> _Supplied data_:
=======

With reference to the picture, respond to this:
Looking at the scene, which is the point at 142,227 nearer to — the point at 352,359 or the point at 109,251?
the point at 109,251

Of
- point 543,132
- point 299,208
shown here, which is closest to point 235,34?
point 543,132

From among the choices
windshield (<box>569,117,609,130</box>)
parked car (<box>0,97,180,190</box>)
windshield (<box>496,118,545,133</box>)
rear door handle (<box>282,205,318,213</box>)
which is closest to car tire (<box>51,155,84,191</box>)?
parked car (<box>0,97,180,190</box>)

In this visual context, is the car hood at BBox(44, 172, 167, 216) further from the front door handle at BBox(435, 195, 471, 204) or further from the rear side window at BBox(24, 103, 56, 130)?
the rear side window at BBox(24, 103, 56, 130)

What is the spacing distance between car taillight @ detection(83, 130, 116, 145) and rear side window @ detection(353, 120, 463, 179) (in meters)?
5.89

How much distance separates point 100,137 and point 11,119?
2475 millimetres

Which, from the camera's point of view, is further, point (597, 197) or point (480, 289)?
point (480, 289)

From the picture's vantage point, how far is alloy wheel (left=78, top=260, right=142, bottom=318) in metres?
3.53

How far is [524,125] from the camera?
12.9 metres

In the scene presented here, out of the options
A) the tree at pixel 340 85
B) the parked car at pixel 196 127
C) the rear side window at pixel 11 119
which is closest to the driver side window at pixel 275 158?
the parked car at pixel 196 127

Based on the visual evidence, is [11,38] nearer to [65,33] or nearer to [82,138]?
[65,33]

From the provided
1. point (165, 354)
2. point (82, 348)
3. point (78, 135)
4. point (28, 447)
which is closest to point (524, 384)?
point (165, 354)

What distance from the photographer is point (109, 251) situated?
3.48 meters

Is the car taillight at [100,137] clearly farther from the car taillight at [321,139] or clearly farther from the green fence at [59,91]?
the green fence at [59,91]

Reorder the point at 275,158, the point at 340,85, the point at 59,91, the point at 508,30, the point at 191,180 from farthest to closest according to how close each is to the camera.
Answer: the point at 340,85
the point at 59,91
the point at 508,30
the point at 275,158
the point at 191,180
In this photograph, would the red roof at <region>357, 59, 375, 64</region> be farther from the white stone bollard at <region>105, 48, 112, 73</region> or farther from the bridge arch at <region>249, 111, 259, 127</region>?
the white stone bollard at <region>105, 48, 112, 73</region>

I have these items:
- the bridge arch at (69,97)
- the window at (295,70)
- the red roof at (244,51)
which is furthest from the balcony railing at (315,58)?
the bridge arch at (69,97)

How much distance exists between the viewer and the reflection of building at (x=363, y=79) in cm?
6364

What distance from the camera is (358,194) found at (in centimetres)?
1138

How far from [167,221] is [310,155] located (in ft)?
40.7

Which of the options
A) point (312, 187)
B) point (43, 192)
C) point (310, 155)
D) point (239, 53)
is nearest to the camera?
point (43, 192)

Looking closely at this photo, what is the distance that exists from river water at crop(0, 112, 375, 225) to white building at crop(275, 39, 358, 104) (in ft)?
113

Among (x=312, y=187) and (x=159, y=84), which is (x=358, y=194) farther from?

=======

Output only the lines running from the line with "What distance from the photographer" through the final line of the data, inclusive.

What distance from the photographer is point (109, 251) situated?
3.48 meters

Is the car taillight at [100,137] clearly farther from the car taillight at [321,139] or clearly farther from the green fence at [59,91]?
the green fence at [59,91]

Reorder the point at 275,158, the point at 340,85, the point at 59,91, the point at 508,30, the point at 191,180 from farthest to closest according to how close each is to the camera.
Answer: the point at 340,85
the point at 59,91
the point at 508,30
the point at 275,158
the point at 191,180
In this photograph, would the red roof at <region>357, 59, 375, 64</region> be farther from the white stone bollard at <region>105, 48, 112, 73</region> or farther from the bridge arch at <region>249, 111, 259, 127</region>?
the white stone bollard at <region>105, 48, 112, 73</region>

I have these items:
- the bridge arch at (69,97)
- the window at (295,70)
- the red roof at (244,51)
which is furthest from the balcony railing at (315,58)?
the bridge arch at (69,97)

How much distance exists between the viewer and the reflection of building at (x=363, y=79) in cm?
6364

What distance from the camera is (358,194) found at (in centimetres)?
1138

How far from [167,221] is [310,155] located (in ft)?
40.7

Which of the options
A) point (312, 187)
B) point (43, 192)
C) point (310, 155)
D) point (239, 53)
is nearest to the camera?
point (43, 192)

Looking closely at this photo, what is the distance that exists from river water at crop(0, 112, 375, 225) to white building at crop(275, 39, 358, 104) (in ft)?
113

Among (x=312, y=187) and (x=159, y=84), which is (x=358, y=194) farther from?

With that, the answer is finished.